Sue Robertson, Community Legacy Manager and Rachel Shaw, Research Information Manager gave us an update on the work of Cancer Research UK.
Sue told us that, although 1 in 2 of us will be diagnosed with cancer, survival rates have increased. In the 1970s the survival rate was 1 in 4, currently it is 2 in 4 and Cancer Research UK is aiming for 3 in 4 by 2035 through working on prevention, early diagnosis, new treatment and optimisation of treatments.
There are around 200 different types of cancer. C.R.UK is the worlds largest Cancer charity funding the work of 4000 Doctors, Scientist and Researchers.
Four in ten cases of cancer can be prevented by lifestyle changes involving diet, quitting smoking and sun protection.

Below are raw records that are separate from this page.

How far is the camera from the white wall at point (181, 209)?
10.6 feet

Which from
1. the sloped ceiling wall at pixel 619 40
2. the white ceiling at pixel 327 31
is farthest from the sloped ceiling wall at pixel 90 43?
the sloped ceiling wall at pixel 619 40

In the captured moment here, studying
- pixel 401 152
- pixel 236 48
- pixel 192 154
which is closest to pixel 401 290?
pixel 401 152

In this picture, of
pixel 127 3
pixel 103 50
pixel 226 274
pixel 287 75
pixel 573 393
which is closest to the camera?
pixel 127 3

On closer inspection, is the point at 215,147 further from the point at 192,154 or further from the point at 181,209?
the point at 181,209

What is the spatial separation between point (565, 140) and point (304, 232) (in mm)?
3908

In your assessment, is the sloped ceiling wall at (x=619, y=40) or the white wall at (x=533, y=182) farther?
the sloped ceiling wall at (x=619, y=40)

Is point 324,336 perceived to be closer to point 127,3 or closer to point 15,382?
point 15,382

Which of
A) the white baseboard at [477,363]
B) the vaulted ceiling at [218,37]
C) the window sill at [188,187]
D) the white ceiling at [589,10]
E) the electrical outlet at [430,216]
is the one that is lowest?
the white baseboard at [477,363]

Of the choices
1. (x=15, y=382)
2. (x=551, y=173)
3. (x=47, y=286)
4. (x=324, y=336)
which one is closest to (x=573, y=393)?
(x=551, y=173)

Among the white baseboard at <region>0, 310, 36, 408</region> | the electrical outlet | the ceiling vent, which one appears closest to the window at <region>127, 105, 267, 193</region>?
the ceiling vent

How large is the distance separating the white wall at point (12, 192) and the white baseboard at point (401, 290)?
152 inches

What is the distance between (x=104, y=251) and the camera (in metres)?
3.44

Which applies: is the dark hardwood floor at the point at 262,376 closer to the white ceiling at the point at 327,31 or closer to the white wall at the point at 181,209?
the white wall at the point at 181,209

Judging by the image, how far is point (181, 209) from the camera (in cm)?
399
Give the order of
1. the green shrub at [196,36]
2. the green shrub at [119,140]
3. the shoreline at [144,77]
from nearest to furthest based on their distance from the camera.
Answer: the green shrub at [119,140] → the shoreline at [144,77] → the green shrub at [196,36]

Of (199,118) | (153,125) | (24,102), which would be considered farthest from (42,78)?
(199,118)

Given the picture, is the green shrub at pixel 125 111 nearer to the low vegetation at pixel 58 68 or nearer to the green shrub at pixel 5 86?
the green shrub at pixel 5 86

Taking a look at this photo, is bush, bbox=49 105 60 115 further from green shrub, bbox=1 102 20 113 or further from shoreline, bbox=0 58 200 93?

Early detection of cancers is important and Cancer Research UK fund healthcare facilitators to educate GPs, a cancer nurse helpline and interactive website advice. They are looking at ways to design better and kinder treatments. Sue said that 49% of cancer patients will have surgery and 40% will have radiotherapy.
Cancer Research UK fund a range of drug trials and have been responsible for pioneering 8 out of 10 new cancer drugs. Medicines can now be tailored to the individuals DNA and the charity is developing new Radiotherapy machines that target cancer cells more accurately.
Sue said over £400 million was spent on the charities programmes last year. A third of the funding comes from legacies and Cancer Research UK have a free will-writing service for anyone over 55 and without any obligation.
Sue’s message was one of positivity and hope for the future and that “together we can beat cancer”.
Many members have themselves or had close family and friends affected by cancer, so there were many interesting questions with answers provided by Sue and Rachel.